Melo viu a importância do empoderamento “gordo” quando percebeu que o movimento plussize não comtemplava todos que se sentiam fora do padrão. Desde a infância ouvia comentários preconceituosos sobre seu corpo. Em sua fase adulta percebia ainda muito presente o preconceito, então a ideia de fortalecer a personagem Ravenna fora dos palcos do teatro. O palco sempre ajudou Melo com sua personagem, Ravenna é um alter ego muito diferente do seu criador, livre, fora de uma caixa, podendo expressar sua arte sem se importar com comentários. “A Ravenna é a melhor parte de mim mesmo, ela me deu uma liberdade de me expressar e comunicar maior que o teatro”, defende.

A música pop carregada de amor próprio e aceitação está sempre presente em seus sets. O mundo dos DJs ajudou a forma de expressar seu empoderamento com músicas que afirmam em suas letras a identidade drag, negra e gorda.

Imperatriz Notícias – Como você se interessou pelo mundo drag?

Thales Melo – Eu comecei fazendo teatro, então foi quando eu tive contato com perucas e maquiagens, mas até então não conhecia sobre a cultura.  Com o teatro me identifiquei bastante e comecei a aprimorar técnicas de make para apresentações aí descobri o que é ser drag.

IN – Quando surgiu a ideia de criar a Ravenna Bombom?

TM – A Ravenna foi um processo um pouco lento, eu comecei assistindo Rupaul’sDragRace, sou da geração das “filhas da Rupaul’s” como algumas drags se denominam. Mesmo trabalhando encenando eu fiquei com muito medo de iniciar a arte drag, então eu pensei “as pessoas pagam pra me ver em um palco, mas quem vai me pagar pra me ver tocar em uma festa?” o processo de criar minha personagem começou em 2014 eu só vim colocar em prática em 2016.

INVocê é a primeira drag de Imperatriz a assumir uma identidade “gorda”. Por que gorda e não plussize?

TM – Eu não gosto do termo plussize por conta de uma marca que lançou uma campanha de plussize com modelos vestindo 42. Isso não é ser plussize, e sim mulheres magras só um pouco acima do peso. É por isso que sempre falo: a Ravenna é uma drag gorda. Nunca falei gordinha, plus, ou algo do tipo. Eu sempre ouvi que a palavra gordo é uma ofensa e quando você pega aquelas pedras que te machucam e constrói a tua parede, a tua base com aquilo não tem por quê te machucar.

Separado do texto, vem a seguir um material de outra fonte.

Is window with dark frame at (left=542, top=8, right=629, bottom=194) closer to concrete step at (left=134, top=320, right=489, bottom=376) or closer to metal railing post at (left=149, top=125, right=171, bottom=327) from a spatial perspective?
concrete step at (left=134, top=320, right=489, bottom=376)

INQuais foram as principais referências para a transformação da Ravenna?

TM – É complicado dizer, eu saí catando um pouco de cada coisa e o que estava ao meu alcance. Por exemplo, eu amo a Kim Chi, ela é uma drag gorda, eu quero me inspirar nela, mas não está ao meu alcance fazer algumas coisas que ela faz. Uma drag da região que me ajudou e que eu pego referências é a Sara Summer, ela é minha mãe drag e me ajudou em algumas coisas que sei hoje.

INA aceitação do próprio corpo sempre foi algo presente em seus discursos. Essa aceitação veio com sua drag?

TM – Sim, não é atoa que o sobrenome da Ravenna é Bombom. Isso surgiu em uma apresentação de uma peça em outra cidade, um integrante da companhia que trabalho virou pra mim e disse que eu precisava de um nome de drag. Então eu decidi que ia ser Bombom e ele perguntou o porquê. Eu respondi que todo mundo que tá de dieta come um bombom escondido, por que as pessoa tem vergonha do seu corpo e de dizer que gostam de gordos.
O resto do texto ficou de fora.